Copy only what runs from the line containing "How far are" through the end of the material below, line for line, with both ends included.
_ _ _ _ _ _ _
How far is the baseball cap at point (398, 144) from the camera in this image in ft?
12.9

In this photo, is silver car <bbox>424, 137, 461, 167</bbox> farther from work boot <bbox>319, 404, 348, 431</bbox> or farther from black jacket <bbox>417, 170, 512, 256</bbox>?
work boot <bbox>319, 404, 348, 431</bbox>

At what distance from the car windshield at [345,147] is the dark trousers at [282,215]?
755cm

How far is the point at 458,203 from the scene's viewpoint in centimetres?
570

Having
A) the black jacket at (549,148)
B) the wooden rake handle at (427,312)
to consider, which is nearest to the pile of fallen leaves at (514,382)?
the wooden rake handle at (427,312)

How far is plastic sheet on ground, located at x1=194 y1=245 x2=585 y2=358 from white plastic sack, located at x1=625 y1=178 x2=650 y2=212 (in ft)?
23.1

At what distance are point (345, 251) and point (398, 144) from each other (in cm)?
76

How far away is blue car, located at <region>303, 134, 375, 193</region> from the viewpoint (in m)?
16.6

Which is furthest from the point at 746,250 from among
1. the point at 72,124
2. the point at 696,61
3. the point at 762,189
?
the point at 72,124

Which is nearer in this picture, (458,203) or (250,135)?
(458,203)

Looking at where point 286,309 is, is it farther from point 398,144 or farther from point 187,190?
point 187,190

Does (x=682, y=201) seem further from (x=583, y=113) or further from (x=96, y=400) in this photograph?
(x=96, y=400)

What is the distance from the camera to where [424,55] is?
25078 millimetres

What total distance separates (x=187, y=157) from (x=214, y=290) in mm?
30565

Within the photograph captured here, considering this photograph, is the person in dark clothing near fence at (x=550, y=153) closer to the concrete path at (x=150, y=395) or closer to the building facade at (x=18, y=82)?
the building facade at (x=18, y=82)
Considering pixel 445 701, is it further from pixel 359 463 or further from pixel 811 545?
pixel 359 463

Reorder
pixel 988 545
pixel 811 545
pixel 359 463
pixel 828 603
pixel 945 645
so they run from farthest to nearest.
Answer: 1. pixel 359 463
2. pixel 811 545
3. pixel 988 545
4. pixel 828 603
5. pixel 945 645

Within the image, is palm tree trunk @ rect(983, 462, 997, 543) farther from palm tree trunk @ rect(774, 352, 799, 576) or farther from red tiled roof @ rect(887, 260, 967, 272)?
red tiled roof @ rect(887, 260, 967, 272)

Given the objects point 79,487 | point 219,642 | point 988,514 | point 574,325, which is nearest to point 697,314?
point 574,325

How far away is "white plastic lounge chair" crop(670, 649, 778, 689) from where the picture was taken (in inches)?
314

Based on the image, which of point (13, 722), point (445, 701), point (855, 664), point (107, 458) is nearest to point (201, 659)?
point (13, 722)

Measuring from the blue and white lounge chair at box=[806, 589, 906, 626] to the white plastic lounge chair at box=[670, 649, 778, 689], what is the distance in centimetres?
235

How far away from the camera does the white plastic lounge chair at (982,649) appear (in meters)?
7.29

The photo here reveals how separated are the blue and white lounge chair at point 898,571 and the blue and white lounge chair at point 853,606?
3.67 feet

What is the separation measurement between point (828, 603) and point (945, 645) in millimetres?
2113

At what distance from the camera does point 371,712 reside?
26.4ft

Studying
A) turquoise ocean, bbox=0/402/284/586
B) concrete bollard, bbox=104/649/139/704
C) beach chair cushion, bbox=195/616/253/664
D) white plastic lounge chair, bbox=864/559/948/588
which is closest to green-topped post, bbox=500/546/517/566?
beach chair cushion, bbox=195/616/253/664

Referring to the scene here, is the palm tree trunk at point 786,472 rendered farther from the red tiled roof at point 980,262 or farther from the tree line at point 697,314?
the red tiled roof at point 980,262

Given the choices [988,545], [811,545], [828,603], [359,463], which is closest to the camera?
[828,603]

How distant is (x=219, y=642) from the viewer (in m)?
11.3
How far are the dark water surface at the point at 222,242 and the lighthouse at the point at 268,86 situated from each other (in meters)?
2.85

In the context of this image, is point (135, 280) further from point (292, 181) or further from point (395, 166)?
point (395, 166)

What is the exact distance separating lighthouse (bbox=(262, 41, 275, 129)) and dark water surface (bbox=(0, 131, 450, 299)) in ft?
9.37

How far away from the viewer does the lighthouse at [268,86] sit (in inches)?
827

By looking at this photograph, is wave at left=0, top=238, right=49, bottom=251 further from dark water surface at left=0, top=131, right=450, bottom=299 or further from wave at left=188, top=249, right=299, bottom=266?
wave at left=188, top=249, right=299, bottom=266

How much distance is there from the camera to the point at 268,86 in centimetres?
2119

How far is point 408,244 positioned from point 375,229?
_ _ _ _ _ _ _
— EXERCISE OUTPUT —
How far are the dark water surface at the point at 222,242 and the lighthouse at the point at 268,86 situated from each other (in meters)?
2.85

In the context of this image, is point (135, 280) further from point (292, 181) or further from point (395, 166)?
point (395, 166)

What is the exact distance separating lighthouse (bbox=(262, 41, 275, 129)) and dark water surface (bbox=(0, 131, 450, 299)) in ft?
9.37

How far away from the viewer does the lighthouse at [268,86] sit (in inches)?
827

By looking at this photograph, is wave at left=0, top=238, right=49, bottom=251 further from dark water surface at left=0, top=131, right=450, bottom=299 or further from wave at left=188, top=249, right=299, bottom=266?
wave at left=188, top=249, right=299, bottom=266

How much distance is there from the camera to the point at 268,86 in centimetres?
2119

How far is point 408,244 positioned from point 375,229?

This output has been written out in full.